* _Given problem_: In the text on the Rafiekian case, on what grounds did the defendant's memorandum oppose the government's theory of admissibility?

Remarkably, the defendant, through his counsel, then affirmatively intervened in the Rafiekian case and filed a memorandum opposing the government’s theory of admissibility on the grounds that the defendant was not charged or alleged as a coconspirator. See Flynn Memorandum Opposing Designation, United States v. Bijan Rafiekian, No. 18-cr-457 (E.D. Va July 8, 2019) (Doc. 270). This action was wholly inconsistent with the defendant assisting (let alone substantially assisting) or cooperating with the government in that case.12 Accordingly, while the defendant initially helped the prosecutors in EDVA bring the Rafiekian case, he ultimately hindered their prosecution of it.

The government then rebuts first one counterargument Flynn might make — that he should get credit for cooperating anyway since he waived privilege so his Covington lawyers could testify.

12 Any claim by the defendant that the Rafiekian prosecution was aided by his agreement to waive the attorney-client privilege and the attorney work-product doctrine regarding his attorneys’ preparation and filing of the FARA documents would be unfounded. The defendant explicitly did not waive any privileges or protections with respect to the preparation and filing of the FARA documents. No waiver occurred because the government (and the defendant’s attorneys) did not believe a waiver for such information was necessary—information provided to a lawyer for the purposes of a public filing is not privileged. The district judge in Rafiekian agreed with that conclusion, and permitted the defendant’s attorneys to testify about what the defendant and Rafiekian told them because those statements were not privileged or protected as opinion work product. See United States v. Rafiekian, No. 18-cr-457, 2019 WL 3021769, at *2, 17-19 (E.D. Va. July 9, 2019).

And they obliquely rebut an argument that Powell has already made — that EDVA prosecutors chose not to call Flynn only to retaliate against him.

13 The government does not believe it is prudent or necessary to relitigate before this Court every factual dispute between the defendant and the Rafiekian prosecutors. The above explanation of the decision not to call the defendant as a witness in the Rafiekian trial is provided as background for the Court to understand the basis for the government’s decision to exercise its discretion to determine that the defendant has not provided substantial assistance to the government. The government is not asking this Court to make factual determinations concerning the defendant’s interactions with the Rafiekian prosecutors, other than the undisputed fact that the defendant affirmatively litigated against the admission of evidence by the government in that case.

* _Supplied data_:
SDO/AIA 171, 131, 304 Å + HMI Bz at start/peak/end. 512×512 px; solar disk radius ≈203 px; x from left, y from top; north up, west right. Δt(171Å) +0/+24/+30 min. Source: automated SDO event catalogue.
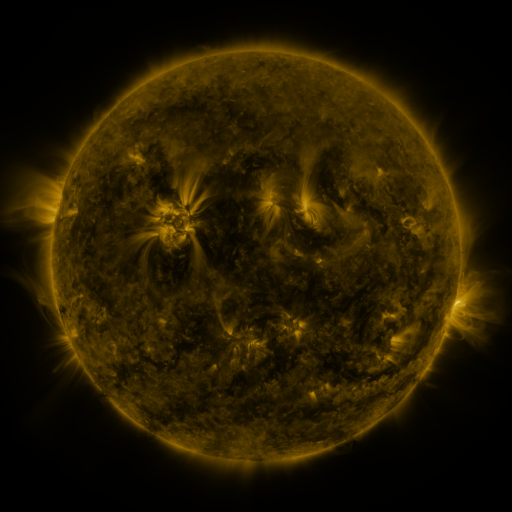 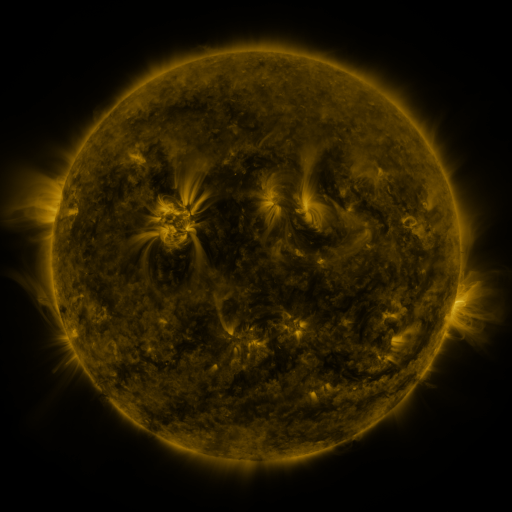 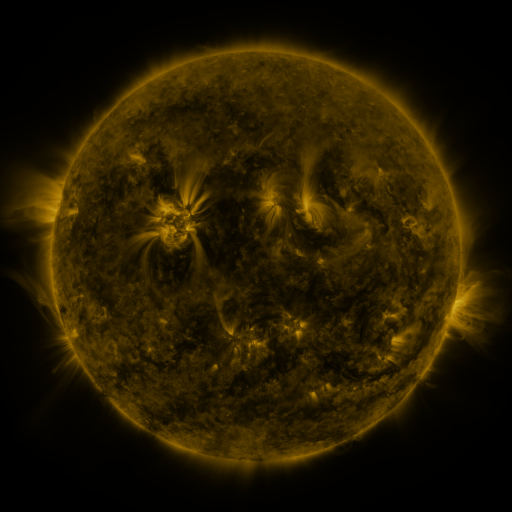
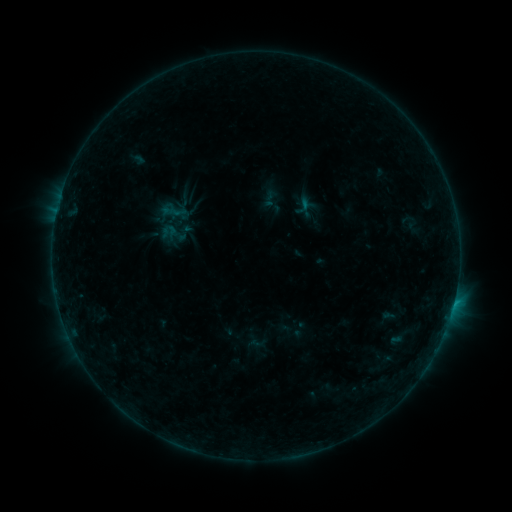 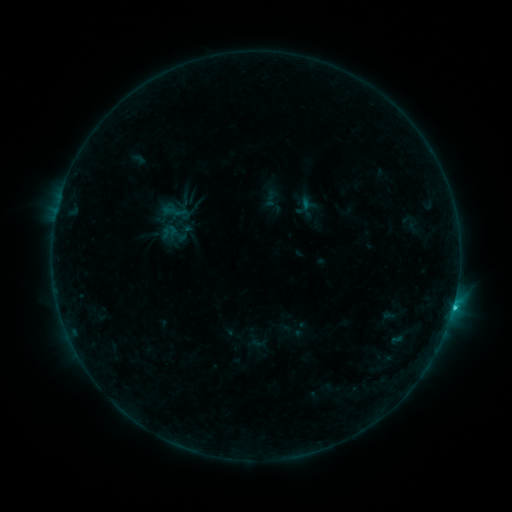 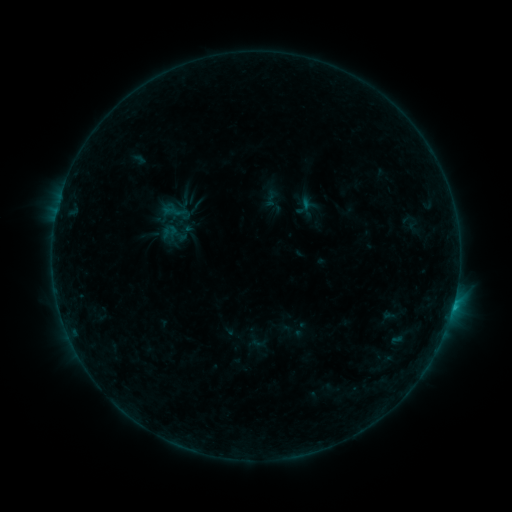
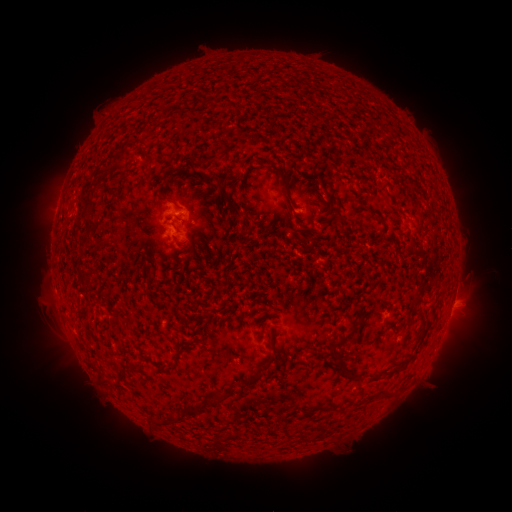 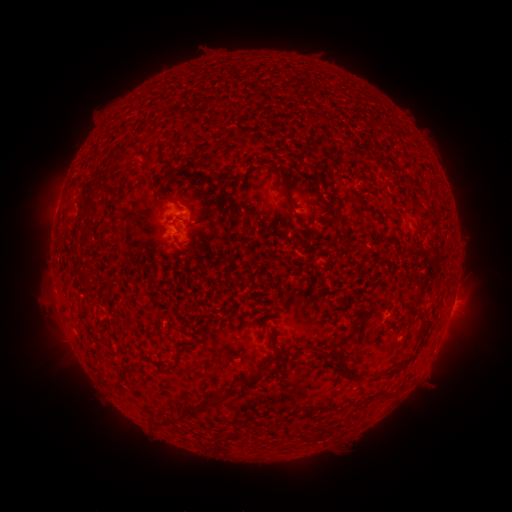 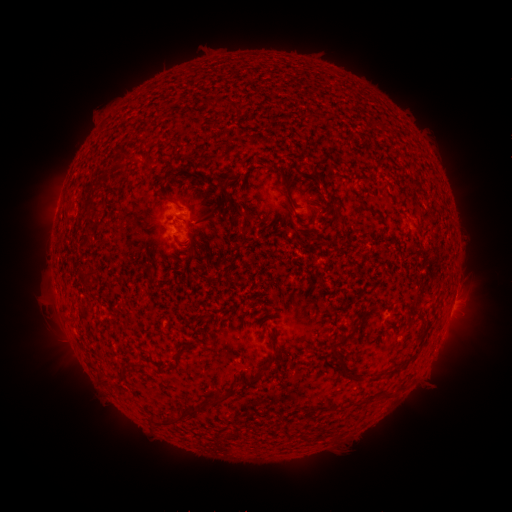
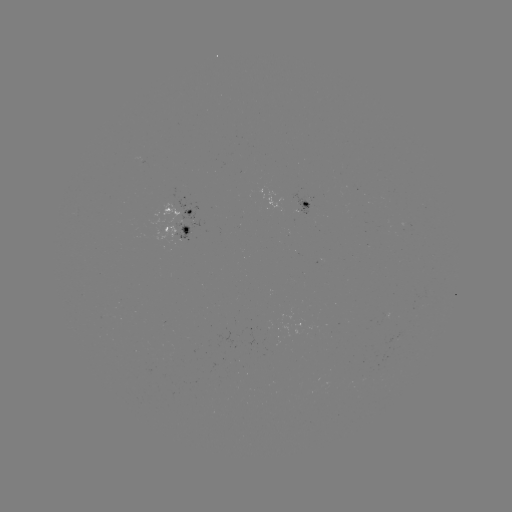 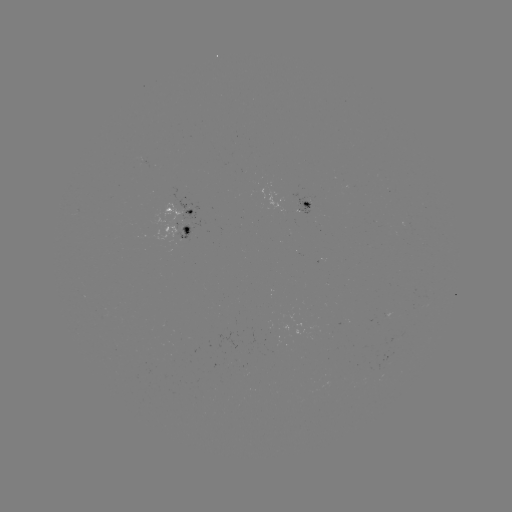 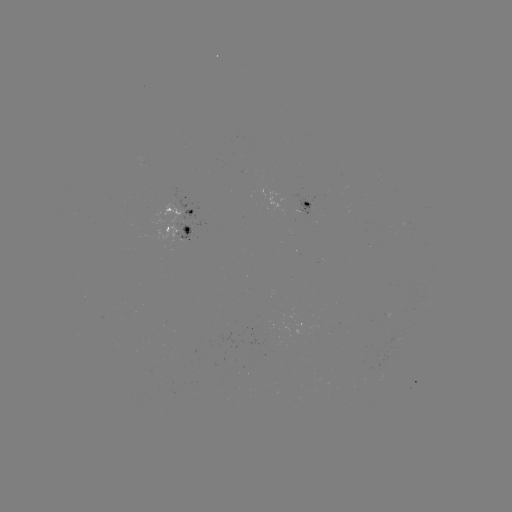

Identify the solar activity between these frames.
B9.4 flare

* _Output of the task_: He was not charged or alleged as a coconspirator.